Kehler Liddell is a local art gallery located on Whalley Avenue. This past June, the gallery celebrated its 20th anniversary. The ever-changing exhibitions at Kehler Liddell cover an array of artists and media. From Sept. 7 until Oct. 8, two exhibitions are on display: “Adjusted Intentions” by digital artist Brian Flinn and “Forces of Attraction” by photographer R.F. Wilton.
“[Art] is just another way of expressing who we are as people,” Flynn said. “This kind of work for me began and still remains kind of my own internal search, you know, just basically collecting things and putting them together and then [seeing] what these relationships say to me. What sense do I get out of it? It’s almost like writing a story and not knowing where the ending is going to be.”
“Adjusted Intentions” is an exhibition that focuses on how artificial intelligence can be a collaborator in the creative process. Flinn’s exhibition can be separated into four different “niches”: early illustrations, large-scale collage, or one of two different portrait series.
Flinn has been with Kehler Liddell since 2017, making “Adjusted Intentions” his fourth show at the gallery.
“It’s been a fantastic gallery with really great artists that just work to make sure we always have places to show and to support each other as you go through that process,” Flinn told the News.
Flinn began as an illustrator in the ’90s. It wasn’t until the early 2000s that he began to use computer technology, like Photoshop, in his practice.
The use of AI, Flinn said, has been considered a faux pas in many art circles. Flinn mentioned that several of his colleagues are adamantly against the use of AI. However, Flinn told the News that believes that it is going to be an invaluable tool for artists.
“I liken [the use of artificial intelligence in art] to what happened with digital photography for years,” he said. “There were a lot of arguments about how digital would never surpass film. The grain was too good.”
Upon entering the gallery, the first of Flinn’s works is a series of black-and-white scarecrow portraits. The photos began as illustrations that were then uploaded into DALL-E 2, an art-producing artificial intelligence software. DALL-E 2 enhances the photos, sometimes creating a new iteration of the original sketch, but Flinn makes the final adjustments.
Another section of Flinn’s exhibition is a series of 10 portraits. Like the scarecrow photos, the portraits begin with a collage that Flinn created called “685,000 reasons.”
“When I was playing with the generators, I would take some old work and some new works and just kind of throw them in there and see what happened. And sometimes the results were fascinating,” Flinn said.
“I felt the exhibit was creative and interesting,” Rachel Spells, who was visiting the gallery exhibition, said. “ I was intrigued by the piece done with the AI.”
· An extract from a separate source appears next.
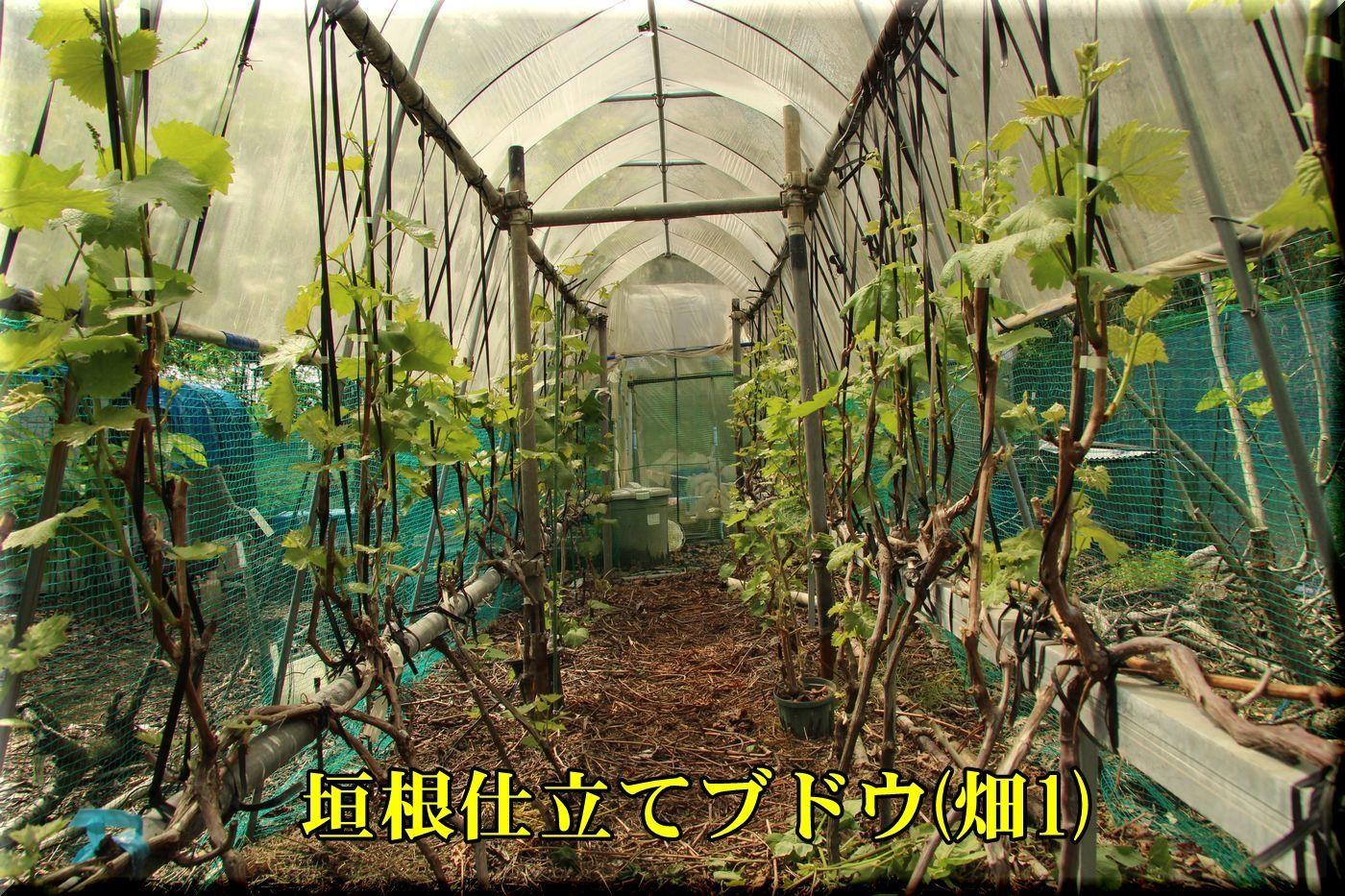 1kakine_rain180426_091.jpg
The second exhibition currently on display at the gallery is R.F. Wilton’s “Forces of Attraction,” which spans 50 years: from the conception of his experimentation in photography to the present.
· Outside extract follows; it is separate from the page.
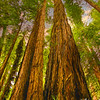 A group giant redwood trees in Muir Woods,California. Reaching for the sky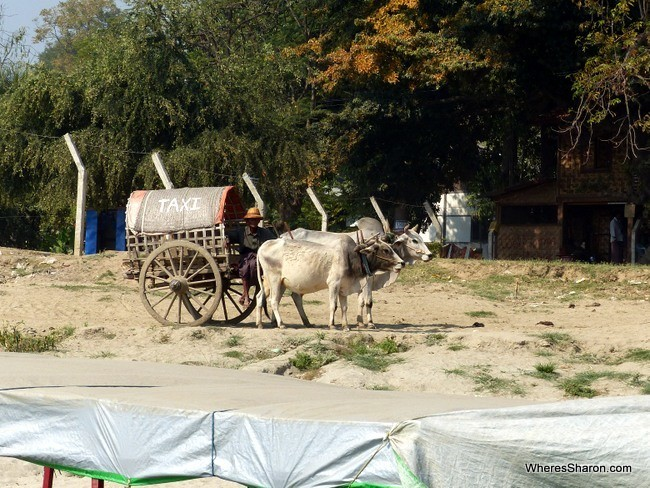 mandalay horse and cart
Wilton told the News that one of his favorite things to photograph is how substances and materials interact with light, or “hold the light” as he puts it.
Wilton’s works cover a wide range of subject matter. Many of the photographs on display were ones he took in Litchfield County, Connecticut, even in his own backyard.
When asked about the purpose of his work, Wilton told the News, “I’m retired now, so the only agenda I have to satisfy or adhere to is my own. Does this work? Do I respond to the work itself?”
The first few photos are all black-and-white photos of nature — a solar eclipse, a waterfall and mounds of snow. The works are reminiscent of Ansel Adams who Wilton named as one of his artistic influences. Each photo shows stark contrast as darks are juxtaposed with bright areas of white light.
“I meditate and so I kind of apply that sort of practice to my state of being when I’m looking to be engaged with the environment and let it reveal things to me and I can respond to these stimuli or phenomena more easily and more readily,” Wilton said. “These are the kind of things that tend to draw my attention when I’m in the world. And so consequently they’re subjects and approaches that I have repeated time and time again over the course of a 50-year engagement with photography.”
Other photos in Wilton’s exhibition “Forces of Attraction” showcase architecture and signage. One image of a colorful storefront resembles a page from “Where’s Waldo,” Wilton added. A close inspection of the work reveals layers within the photo: the storefront itself, the items found within the store and the reflection of the street in the glass.
“Sometimes the end result isn’t always, I think, what’s so important [with art], although that’s what drives you,” Flinn told the News. “It’s all about the creative process, that continual thing that just keeps going.”
Before taking up photography, Wilton worked as an enterprise software engineer for Dun & Bradstreet.